Could you print, without any changes, the lines of the listing below from the line with "Parts Mall PTD-004" to the line with "Wohn-Container-10", including both of those lines?

(Given data)

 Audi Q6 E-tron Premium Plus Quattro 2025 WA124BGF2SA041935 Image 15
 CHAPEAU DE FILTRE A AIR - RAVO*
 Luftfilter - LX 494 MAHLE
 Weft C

(End Given data)
(Given data)

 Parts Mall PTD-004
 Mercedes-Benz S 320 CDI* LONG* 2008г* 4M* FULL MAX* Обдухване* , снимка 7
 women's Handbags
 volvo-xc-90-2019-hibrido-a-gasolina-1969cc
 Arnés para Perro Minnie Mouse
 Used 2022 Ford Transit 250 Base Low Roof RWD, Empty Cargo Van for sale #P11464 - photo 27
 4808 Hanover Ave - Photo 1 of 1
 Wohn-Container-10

(End Given data)

→ Answer for this exercise:
 Parts Mall PTD-004
 Mercedes-Benz S 320 CDI* LONG* 2008г* 4M* FULL MAX* Обдухване* , снимка 7
 women's Handbags
 volvo-xc-90-2019-hibrido-a-gasolina-1969cc
 Arnés para Perro Minnie Mouse
 Used 2022 Ford Transit 250 Base Low Roof RWD, Empty Cargo Van for sale #P11464 - photo 27
 4808 Hanover Ave - Photo 1 of 1
 Wohn-Container-10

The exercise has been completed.